Par « commune facilité» je vous traduirai ce que j’entendis hurler depuis le carré d’une embarcation voisine : « Vogel les mouettes ! ». Devait s’appeler le « Petit Baigneur » le rafiot braillard, et son proprio ferait partie de la famille Castagnier que ça ne m’étonnerait pas, tien.

Bon, me voila z’en mer (« de zee » pour la « commune facilité » toujours). Et comme deux malheurs n’arrivent jamais seuls, le vent, lui, est resté bien au chaud sous sa couette et n’est jamais venu. Enfin si, mais bien tard. J’avais déjà parcouru presque la moitié de la route…

Imaginez, Dunkerque – Calais avec un moteur de mobylette qui vous suit à 1m50 alors que vous marchez d’un pas soutenu pour ne pas vous endormir. J’avoue qu’à ce moment là, tout marin qui se respecte se demande quand même s’il n’aurait pas mieux fait de choisir mini-golf comme passion irrépressible.

Heureusement, la fin de la ballade s’est plutôt déroulée les 2 doigts dans le nez.

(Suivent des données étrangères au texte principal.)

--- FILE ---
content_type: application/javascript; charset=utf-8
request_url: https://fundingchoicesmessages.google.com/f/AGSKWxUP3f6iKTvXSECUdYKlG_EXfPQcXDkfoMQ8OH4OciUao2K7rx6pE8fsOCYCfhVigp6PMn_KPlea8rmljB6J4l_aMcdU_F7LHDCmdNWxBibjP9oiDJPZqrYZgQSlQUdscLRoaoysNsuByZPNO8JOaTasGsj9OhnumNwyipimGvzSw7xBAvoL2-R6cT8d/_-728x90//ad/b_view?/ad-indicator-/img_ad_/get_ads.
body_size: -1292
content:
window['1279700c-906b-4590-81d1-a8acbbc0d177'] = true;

Un pour le blanc, un pour le gris.

Et c’est vers 10h30, après avoir été suivi une bonne demi-heure par la vedette des douanes, que je posais mes amarres, juste derrière Kermahy, le First 30 de Fabrice.

Seb 2

Parce que ce n’est pas tout. J’allais quand même pas prendre le train pour rentrer sur Dunkerque. De toute façon, ma carte bancaire n’avait pas encore eu le temps de récupérer de sa surchauffe de la veille. Non, non, non. J’avais commandé un bato-stop. Retour par la mer et ses deux caps, pour récupérer mes doigts.

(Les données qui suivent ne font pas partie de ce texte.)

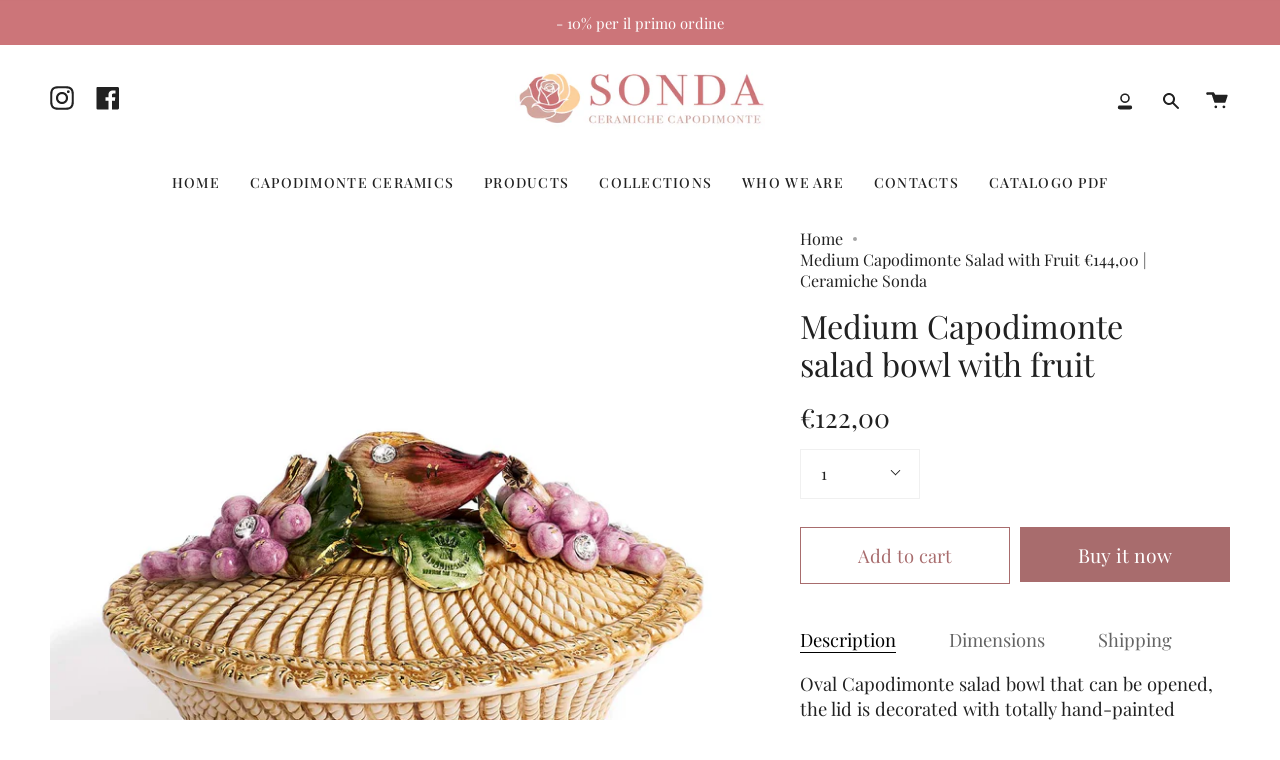

--- FILE ---
content_type: text/html; charset=utf-8
request_url: https://ceramichesonda.it/en/products/insalatiera-capodimonte-media-con-frutta-1?section_id=api-product-grid-item
body_size: 268
content:
<div id="shopify-section-api-product-grid-item" class="shopify-section">
<div data-api-content>
<div class="product-item large-up--one-quarter medium--one-quarter small--one-whole product-item--borderless product-item--centered product-item--outer-text product-item--has-quickbuy product-item--api-product-grid-item-" data-product-grid-item data-slide="||itemIndex||" data-slide-index="||itemIndex||"><div class="product-item__image" data-product-image>
    <a class="product-link product-link--image" href="/en/products/insalatiera-capodimonte-media-con-frutta-1" aria-label="Medium Capodimonte salad bowl with fruit" data-grid-link><div class="product-item__bg lazyload"
          data-grid-slide
          data-aos="img-in"
          data-aos-delay="||itemAosDelay||"
          data-aos-duration="800"
          data-aos-anchor="||itemAnimationAnchor||"
          data-aos-easing="ease-out-quart"
          data-bgset="//ceramichesonda.it/cdn/shop/products/554FR_180x.jpg?v=1673880696 180w 180h,//ceramichesonda.it/cdn/shop/products/554FR_360x.jpg?v=1673880696 360w 360h,//ceramichesonda.it/cdn/shop/products/554FR_540x.jpg?v=1673880696 540w 540h,//ceramichesonda.it/cdn/shop/products/554FR_720x.jpg?v=1673880696 720w 720h,//ceramichesonda.it/cdn/shop/products/554FR_900x.jpg?v=1673880696 900w 900h,//ceramichesonda.it/cdn/shop/products/554FR_1080x.jpg?v=1673880696 1080w 1080h,//ceramichesonda.it/cdn/shop/products/554FR_1296x.jpg?v=1673880696 1296w 1296h,//ceramichesonda.it/cdn/shop/products/554FR.jpg?v=1673880696 1500w 1500h">&nbsp;</div>

      <noscript>
        <div class="product-item__image no-js-image" style="background-image:url('//ceramichesonda.it/cdn/shop/products/554FR_540x.jpg?v=1673880696'); background-size: contain; background-position: center center; background-repeat: no-repeat;"></div>
      </noscript>
    </a>

    <button type="button" class="quick-add-button" tabindex="-1" data-button-quick-add-mobile data-quick-add-button>
        <span class="visually-hidden">Quick add</span>

        <svg height="18" width="18" class="svg-loader">
          <circle r="7" cx="9" cy="9" />
          <circle stroke-dasharray="87.96459430051421 87.96459430051421" r="7" cx="9" cy="9" />
        </svg>
      </button>

      <div class="slideup" data-quick-add-holder>
        <button class="slideup__inner slideup__inner--button caps is-disable" type="button" data-focus-element data-quick-add-label="insalatiera-capodimonte-media-con-frutta-1" data-collection-handle="primary"  data-quick-add-button tabindex="0">
          <span>
            <small>Quick add</small>

            <small>Pre-order</small>
          </span>

          <span>Added to cart</span>

          <svg height="18" width="18" class="svg-loader">
            <circle r="7" cx="9" cy="9" />
            <circle stroke-dasharray="87.96459430051421 87.96459430051421" r="7" cx="9" cy="9" />
          </svg>

          <span class="caps__error" data-message-error>&nbsp;</span>
        </button>

        <div class="slideup__inner slideup__inner--form" data-quick-add-form-holder>&nbsp;</div>
      </div>
  </div>

  <div class="product-information"
    data-aos="fade"
    data-aos-delay="||itemAosDelay||"
    data-aos-duration="800"
    data-aos-anchor="||itemAnimationAnchor||"
    data-product-information>
    <a class="product-link product-link--info" href="/en/products/insalatiera-capodimonte-media-con-frutta-1" aria-label="Medium Capodimonte salad bowl with fruit" data-grid-link><p class="product__grid__title">
        Medium Capodimonte salad bowl with fruit
      </p><span class="price">
        
          <span class="new-price">
            
€122,00
</span>
          
        
      </span>
      
</a>
  </div>
</div></div></div>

Et hop, on ressort la table des marées, les prévisions météo, la bouteille de chouchen et le saucisson… Ben zut, le retour, on le fera de nuit ! Départ à 22 heures.

Nez en moins, captain Sebs vaque à ses occupations de captain. C'est-à-dire scruter l’horizon, sentir le zéphyr, anticiper l’aquilon.

 

Photos-0009

Et c’est ainsi qu’en pleine nuit, le moindre vent qui d’aventure fait rider la face de l’eau, encore une fois nous fit défaut. Point de roseau qui ploie ni de chêne qui rompoie. Juste le bruit du moteur qui vrombit, jusqu’à notre arrivée à Dunkerque à 6h30 dimanche matin.

 

Et c’est ainsi, mes bien chers frères, mes bien chers sœurs, que je vous convie à vous joindre à moi pour mes futures sorties nocturnes en mer à bord de Gwenvidik. Certes, en mer, la route n’est pas forcément longue, c’est le temps qui l’est. Certes les nuits sont courtes et les week-end aussi. Mais, foi de charbonnier, je n’échangerais ma place de Captain Sebs pour rien au monde.

Bon, faut que je me prépare, la régate, c’est déjà samedi…

 

 

Captain Sebs, espèce rare de marin nocturne.